In his assessment that the announcement of the Croatian Foreign Minister is the most open threat to peace and stability in the region of the Western Balkans, also agreed to the director of the Office for Kosovo, Petar Petković.

What media and officials failed to explain is that the Croatian minister announced an increase in the military contingent in the KFOR force in Kosovo. This is not news, considering that the authorities in Zagreb have previously announced that they intend to increase the number of their soldiers in the international mission in Kosovo.

“Republic of Croatia recently made a decision to increase its military contingent as part of the NATO peacekeeping operation in Kosovo. Operation KFOR has a special significance for Croatia because it is located in our immediate neighbourhood, which may have special implication for the stability of the entire region”, Grlić Radman told.

At the moment, 38 Croatian soldiers and two helicopters are deployed in Kosovo.

Croatia increasingly present in KFOR, the mission itself shrinks over time

Although more than 20 years have passed since the first contingents of KFOR forces from North Macedonia arrived in Kosovo, the mission remains the only legitimate military force in Kosovo. The structure has changed over the years, but the mandate has remained unchanged.

Even though the mandate of this mission has not been disputed, the composition and number of forces have changed over the years.

Initially, the mission numbered about 50,000 members from 39 partner Member States. From 2008, the numbers dropped to around 17,500. Today, KFOR has just under 3,400 soldiers from 27 countries.

The announcement that Croatia could increase its presence in the KFOR mission is nothing new.

From 2008 until today, the number of Croatian forces within KFOR has been increasing. Thus, according to the decision of the Croatian Parliament in 2009, the first contingent with 20 members and two transport helicopters was sent.

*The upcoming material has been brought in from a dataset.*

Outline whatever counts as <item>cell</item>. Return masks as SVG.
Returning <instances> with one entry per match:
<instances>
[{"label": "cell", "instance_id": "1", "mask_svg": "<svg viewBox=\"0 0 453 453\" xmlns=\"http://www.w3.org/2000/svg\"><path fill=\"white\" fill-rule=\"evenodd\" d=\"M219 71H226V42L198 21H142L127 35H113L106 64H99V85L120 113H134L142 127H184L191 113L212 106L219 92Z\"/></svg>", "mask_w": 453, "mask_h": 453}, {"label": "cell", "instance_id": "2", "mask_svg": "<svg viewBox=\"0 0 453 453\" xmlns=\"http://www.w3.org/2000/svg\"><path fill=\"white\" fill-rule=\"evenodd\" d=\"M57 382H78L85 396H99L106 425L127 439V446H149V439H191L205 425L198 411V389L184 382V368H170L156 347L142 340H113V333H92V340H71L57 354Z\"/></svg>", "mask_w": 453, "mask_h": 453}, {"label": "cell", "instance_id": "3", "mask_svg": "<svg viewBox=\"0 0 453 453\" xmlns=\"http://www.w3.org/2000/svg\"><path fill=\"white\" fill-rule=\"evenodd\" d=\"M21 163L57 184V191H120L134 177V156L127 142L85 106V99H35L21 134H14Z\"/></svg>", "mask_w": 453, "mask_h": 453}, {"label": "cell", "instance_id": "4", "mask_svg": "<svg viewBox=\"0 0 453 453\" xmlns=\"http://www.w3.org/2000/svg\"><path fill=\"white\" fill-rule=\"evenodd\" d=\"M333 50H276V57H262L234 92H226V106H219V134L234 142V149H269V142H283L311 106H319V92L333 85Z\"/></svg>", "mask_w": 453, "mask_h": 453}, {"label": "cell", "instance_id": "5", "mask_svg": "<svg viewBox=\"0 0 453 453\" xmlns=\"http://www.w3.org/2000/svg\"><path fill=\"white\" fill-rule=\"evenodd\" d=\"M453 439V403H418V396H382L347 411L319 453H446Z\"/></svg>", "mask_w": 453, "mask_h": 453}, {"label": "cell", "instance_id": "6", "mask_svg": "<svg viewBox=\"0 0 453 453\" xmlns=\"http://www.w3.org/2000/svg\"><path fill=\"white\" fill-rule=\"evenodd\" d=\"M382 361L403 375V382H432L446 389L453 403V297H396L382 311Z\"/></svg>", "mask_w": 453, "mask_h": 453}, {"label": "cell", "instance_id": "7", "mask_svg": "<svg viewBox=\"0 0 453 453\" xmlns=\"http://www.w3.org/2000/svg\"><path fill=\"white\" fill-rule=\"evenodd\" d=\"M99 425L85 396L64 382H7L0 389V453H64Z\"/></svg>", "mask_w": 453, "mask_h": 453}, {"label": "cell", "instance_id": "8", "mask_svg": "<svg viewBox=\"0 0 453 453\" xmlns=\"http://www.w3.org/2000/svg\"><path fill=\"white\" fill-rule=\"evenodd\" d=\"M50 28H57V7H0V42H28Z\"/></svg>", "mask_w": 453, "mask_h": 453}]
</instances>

Already in 2015, a decision was made that in 2016 up to 35 members of the Armed Forces of the Republic of Croatia can be sent.

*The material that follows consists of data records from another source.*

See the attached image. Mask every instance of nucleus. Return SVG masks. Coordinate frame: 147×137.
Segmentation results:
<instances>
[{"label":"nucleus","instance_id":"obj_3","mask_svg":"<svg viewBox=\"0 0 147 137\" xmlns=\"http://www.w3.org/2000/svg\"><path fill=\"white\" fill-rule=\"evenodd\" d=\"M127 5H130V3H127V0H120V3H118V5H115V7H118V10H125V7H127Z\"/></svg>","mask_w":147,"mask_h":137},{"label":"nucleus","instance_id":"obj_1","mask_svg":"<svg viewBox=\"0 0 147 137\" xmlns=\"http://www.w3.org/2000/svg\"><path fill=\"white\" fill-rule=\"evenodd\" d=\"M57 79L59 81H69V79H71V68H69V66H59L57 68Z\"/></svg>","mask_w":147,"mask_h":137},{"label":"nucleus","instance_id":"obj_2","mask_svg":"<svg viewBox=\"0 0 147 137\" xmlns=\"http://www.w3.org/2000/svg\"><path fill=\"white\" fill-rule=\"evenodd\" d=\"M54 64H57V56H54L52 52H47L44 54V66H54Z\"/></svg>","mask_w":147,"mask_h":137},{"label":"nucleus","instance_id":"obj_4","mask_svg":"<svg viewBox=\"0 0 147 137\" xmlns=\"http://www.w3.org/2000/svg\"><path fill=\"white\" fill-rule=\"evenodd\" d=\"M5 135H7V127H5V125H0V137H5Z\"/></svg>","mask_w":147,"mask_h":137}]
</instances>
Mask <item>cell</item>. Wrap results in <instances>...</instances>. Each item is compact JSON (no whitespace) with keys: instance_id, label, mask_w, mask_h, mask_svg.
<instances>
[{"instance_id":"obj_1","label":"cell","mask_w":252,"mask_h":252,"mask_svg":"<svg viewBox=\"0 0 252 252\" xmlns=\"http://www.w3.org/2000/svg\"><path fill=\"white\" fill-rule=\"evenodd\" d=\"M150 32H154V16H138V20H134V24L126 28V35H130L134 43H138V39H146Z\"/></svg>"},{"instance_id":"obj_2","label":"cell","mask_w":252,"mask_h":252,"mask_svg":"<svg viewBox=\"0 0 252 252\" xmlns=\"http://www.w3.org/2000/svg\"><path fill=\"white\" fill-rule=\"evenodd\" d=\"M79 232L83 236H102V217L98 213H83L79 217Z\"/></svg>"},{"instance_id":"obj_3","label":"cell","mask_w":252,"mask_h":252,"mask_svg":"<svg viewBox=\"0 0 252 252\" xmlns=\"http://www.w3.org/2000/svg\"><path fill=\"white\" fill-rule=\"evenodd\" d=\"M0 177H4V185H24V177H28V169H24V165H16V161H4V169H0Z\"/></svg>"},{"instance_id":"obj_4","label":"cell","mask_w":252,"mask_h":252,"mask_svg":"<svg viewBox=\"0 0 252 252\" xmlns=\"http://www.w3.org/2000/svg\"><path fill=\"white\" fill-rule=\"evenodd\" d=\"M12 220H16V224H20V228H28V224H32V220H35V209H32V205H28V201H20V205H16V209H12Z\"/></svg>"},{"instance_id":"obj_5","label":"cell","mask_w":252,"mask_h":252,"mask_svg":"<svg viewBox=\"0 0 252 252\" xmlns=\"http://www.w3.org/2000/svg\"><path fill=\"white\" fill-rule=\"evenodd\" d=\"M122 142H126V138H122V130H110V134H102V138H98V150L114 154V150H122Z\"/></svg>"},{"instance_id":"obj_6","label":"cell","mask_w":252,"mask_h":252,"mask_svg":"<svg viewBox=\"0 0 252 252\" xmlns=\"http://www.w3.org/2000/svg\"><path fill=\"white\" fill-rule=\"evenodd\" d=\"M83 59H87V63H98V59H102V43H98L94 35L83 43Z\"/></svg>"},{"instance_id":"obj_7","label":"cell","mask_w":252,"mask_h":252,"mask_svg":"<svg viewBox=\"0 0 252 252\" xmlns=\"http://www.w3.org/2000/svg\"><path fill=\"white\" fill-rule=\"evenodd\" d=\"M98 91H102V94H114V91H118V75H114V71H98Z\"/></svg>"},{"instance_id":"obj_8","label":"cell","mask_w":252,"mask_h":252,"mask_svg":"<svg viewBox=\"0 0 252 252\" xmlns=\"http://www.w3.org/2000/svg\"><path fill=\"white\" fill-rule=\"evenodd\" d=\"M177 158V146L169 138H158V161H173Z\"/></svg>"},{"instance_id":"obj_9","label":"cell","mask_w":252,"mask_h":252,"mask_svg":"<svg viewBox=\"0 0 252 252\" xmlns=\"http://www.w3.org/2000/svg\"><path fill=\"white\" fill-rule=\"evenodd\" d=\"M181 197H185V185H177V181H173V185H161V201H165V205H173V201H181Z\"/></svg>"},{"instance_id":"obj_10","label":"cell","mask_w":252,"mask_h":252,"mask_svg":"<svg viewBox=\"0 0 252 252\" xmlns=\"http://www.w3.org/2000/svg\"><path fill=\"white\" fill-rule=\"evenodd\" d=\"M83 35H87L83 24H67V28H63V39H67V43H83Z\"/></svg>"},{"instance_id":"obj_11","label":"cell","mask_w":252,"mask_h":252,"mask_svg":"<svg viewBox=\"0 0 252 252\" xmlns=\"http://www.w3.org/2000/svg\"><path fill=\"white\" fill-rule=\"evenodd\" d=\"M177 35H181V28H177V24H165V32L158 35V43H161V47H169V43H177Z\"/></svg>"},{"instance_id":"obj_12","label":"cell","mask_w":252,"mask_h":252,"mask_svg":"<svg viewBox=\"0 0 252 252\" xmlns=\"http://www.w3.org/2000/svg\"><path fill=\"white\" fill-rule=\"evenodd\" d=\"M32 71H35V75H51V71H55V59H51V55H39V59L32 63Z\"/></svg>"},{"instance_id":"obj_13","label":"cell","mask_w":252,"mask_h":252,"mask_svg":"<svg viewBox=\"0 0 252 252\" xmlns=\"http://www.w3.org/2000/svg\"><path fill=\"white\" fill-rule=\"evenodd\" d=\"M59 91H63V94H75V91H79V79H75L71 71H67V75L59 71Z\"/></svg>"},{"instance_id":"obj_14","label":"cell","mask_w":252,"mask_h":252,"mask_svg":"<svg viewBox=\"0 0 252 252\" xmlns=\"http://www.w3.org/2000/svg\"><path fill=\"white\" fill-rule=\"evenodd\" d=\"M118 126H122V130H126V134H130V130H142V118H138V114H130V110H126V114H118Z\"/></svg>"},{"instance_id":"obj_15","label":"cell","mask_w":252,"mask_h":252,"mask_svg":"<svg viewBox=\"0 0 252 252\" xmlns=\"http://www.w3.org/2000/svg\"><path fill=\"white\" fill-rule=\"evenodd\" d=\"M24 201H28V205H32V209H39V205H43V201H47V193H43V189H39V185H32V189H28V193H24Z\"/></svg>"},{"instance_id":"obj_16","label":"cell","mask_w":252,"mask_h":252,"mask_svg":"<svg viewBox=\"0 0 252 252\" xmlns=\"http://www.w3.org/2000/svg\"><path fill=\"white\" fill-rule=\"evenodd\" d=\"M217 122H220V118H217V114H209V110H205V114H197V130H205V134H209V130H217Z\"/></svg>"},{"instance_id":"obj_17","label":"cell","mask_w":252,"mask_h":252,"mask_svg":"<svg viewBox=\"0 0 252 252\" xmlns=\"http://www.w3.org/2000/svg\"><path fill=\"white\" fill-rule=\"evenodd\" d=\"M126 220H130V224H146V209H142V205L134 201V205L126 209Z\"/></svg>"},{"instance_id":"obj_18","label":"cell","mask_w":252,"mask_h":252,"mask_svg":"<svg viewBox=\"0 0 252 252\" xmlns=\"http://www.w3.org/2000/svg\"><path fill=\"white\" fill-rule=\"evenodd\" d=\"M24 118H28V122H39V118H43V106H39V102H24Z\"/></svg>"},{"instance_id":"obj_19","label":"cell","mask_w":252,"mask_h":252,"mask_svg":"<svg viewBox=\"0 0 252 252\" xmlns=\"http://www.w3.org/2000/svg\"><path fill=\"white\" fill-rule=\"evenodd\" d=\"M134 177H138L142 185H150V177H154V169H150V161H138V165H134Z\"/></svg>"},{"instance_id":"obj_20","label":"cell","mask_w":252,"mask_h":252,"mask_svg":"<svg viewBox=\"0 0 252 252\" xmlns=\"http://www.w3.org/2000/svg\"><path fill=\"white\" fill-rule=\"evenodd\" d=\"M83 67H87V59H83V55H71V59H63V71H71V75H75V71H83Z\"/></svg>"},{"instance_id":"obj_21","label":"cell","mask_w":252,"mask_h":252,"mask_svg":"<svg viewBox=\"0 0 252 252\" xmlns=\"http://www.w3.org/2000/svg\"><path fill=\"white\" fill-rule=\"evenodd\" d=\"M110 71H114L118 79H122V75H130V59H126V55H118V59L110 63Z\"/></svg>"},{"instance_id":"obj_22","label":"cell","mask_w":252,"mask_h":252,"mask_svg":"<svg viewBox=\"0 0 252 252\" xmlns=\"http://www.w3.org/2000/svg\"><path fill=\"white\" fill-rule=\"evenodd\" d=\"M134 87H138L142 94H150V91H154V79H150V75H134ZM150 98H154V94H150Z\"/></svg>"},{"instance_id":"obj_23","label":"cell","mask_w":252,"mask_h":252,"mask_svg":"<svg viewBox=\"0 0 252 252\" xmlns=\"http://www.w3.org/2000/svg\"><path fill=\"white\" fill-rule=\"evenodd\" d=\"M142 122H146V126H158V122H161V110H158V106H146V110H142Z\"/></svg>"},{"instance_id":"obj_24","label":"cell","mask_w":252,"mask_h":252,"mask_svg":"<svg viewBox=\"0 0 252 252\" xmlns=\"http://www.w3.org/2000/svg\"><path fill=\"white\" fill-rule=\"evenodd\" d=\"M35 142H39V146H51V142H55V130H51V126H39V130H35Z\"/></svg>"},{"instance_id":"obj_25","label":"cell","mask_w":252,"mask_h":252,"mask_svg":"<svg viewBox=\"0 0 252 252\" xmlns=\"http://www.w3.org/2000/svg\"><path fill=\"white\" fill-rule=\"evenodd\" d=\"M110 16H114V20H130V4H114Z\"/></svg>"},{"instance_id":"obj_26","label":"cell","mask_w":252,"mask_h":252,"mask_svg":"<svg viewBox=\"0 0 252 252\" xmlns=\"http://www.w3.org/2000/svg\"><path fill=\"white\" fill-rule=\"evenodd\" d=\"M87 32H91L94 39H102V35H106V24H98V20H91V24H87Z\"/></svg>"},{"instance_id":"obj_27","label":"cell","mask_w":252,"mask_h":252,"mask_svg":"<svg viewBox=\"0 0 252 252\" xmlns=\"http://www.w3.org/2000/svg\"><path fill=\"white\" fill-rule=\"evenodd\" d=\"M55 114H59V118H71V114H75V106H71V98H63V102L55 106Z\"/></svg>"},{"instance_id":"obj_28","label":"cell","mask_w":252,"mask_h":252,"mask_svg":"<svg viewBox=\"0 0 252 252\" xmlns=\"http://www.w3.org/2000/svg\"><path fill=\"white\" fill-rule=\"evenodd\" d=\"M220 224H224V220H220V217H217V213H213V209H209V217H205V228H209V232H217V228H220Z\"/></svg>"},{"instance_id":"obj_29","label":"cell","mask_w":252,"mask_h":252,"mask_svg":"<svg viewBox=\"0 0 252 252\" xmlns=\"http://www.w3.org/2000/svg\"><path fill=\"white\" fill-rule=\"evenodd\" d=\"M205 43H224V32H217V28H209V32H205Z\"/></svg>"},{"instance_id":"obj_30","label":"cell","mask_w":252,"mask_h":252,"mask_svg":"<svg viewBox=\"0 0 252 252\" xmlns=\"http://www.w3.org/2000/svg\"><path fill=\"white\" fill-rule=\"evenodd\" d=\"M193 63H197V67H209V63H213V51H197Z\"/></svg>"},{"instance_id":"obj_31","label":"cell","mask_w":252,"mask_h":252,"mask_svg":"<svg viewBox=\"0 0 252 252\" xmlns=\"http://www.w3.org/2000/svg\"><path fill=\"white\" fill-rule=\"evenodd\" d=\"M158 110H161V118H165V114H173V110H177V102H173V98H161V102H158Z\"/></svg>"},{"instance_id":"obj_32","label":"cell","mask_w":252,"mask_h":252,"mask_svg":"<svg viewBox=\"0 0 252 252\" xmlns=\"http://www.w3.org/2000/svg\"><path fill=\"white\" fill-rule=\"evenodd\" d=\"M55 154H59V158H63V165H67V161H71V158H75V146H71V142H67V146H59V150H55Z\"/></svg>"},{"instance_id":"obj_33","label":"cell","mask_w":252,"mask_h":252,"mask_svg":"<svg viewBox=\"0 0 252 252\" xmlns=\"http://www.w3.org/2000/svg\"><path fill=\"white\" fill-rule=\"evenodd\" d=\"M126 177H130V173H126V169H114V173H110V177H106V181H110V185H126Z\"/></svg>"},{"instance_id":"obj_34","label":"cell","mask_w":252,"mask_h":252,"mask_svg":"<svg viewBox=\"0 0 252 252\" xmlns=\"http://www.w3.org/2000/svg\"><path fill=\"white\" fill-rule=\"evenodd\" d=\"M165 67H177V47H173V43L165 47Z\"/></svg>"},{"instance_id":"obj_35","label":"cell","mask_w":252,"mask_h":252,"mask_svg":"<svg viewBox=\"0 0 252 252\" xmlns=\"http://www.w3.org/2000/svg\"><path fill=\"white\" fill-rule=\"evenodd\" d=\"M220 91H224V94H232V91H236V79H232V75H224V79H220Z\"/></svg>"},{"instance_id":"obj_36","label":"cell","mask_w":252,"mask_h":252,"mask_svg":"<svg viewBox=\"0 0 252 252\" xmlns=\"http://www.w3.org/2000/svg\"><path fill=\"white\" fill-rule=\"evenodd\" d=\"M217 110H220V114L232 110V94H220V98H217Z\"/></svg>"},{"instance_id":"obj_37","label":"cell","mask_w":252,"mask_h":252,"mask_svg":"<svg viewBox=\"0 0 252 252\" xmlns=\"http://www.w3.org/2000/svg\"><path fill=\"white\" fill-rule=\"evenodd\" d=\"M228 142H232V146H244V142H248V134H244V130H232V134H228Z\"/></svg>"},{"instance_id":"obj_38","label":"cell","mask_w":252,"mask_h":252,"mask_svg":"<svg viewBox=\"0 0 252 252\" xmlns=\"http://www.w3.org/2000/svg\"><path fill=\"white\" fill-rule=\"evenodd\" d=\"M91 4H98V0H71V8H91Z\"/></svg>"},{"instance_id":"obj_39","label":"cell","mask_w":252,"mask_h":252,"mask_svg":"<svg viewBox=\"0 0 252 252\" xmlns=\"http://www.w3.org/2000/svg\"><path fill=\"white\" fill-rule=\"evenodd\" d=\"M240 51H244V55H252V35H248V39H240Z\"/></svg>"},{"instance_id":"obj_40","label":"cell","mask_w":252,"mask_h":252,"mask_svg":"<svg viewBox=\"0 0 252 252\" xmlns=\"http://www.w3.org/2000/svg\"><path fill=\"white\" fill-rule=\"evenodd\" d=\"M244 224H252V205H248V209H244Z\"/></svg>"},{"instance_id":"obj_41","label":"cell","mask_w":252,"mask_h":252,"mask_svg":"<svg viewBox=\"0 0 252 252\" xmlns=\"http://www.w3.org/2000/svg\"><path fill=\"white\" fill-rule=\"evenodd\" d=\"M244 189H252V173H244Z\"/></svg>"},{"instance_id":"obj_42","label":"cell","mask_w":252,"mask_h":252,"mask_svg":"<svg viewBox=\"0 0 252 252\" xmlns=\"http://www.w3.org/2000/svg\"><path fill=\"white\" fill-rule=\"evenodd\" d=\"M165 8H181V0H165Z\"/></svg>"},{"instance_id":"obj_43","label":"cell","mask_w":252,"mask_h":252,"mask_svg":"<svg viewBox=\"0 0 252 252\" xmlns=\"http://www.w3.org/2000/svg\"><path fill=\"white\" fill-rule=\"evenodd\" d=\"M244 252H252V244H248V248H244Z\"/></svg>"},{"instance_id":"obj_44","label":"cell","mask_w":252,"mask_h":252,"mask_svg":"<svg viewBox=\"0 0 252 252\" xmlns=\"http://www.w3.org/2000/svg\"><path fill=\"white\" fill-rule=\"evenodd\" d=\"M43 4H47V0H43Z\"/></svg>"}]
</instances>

The Balkan Security Network portal announced last year that Croatia plans to triple its military presence in Kosovo from 2021 if the government and parliament of that country accept the proposal to send a combat infantry company to KFOR for the first time.

On that occasion, military analyst Aleksandar Radić assessed for Danas that KFOR is a forgotten mission, which does not represent a great risk and for which there is no great interest among the leading powers, so a stronger presence of the countries in the region can be expected.

Radić explained that Croatia can always bring its plans under solidarity with the NATO alliance, and that it is politically correct, but that it is clear that they are noticeably trying to compete with Serbia for importance in the region.

“Unlike the arms race, which is more media-driven in the tabloids than is actually happening, the picture on the ground shows that Croatia is using the fact that it is in NATO to better establish itself in the former Yugoslavia and take as many forms of cooperation with the region. It was about education various courses, joint exercises, so now participation in KFOR”, Radić told.

Hungary and Slovenia have the largest number of people and missions, and in addition to Croatia, which is announcing an increase in its troops, so is North Macedonia, which plans to increase its presence from 44 to 180 soldiers in KFOR this year.

Unnamed NATO official commented on the statement of President Vučić that one major power would soon demand the withdrawal of KFOR international peacekeepers from Kosovo, adding that NATO remains committed to the stability of the Western Balkans.

“All decision in NATO, including those on KFOR, are made by consensus of all 30 member states”, NATO official told Radio Free Europe, noting that the NATO has contributed to stability for any years in Western Balkans.

President of Serbia Aleksandar Vučić stated that a great power will soon start with an official request for KFOR nad UNMNIK to withdraw from Kosovo, estimating that it would be an “absolute catastrophe” for Serbia.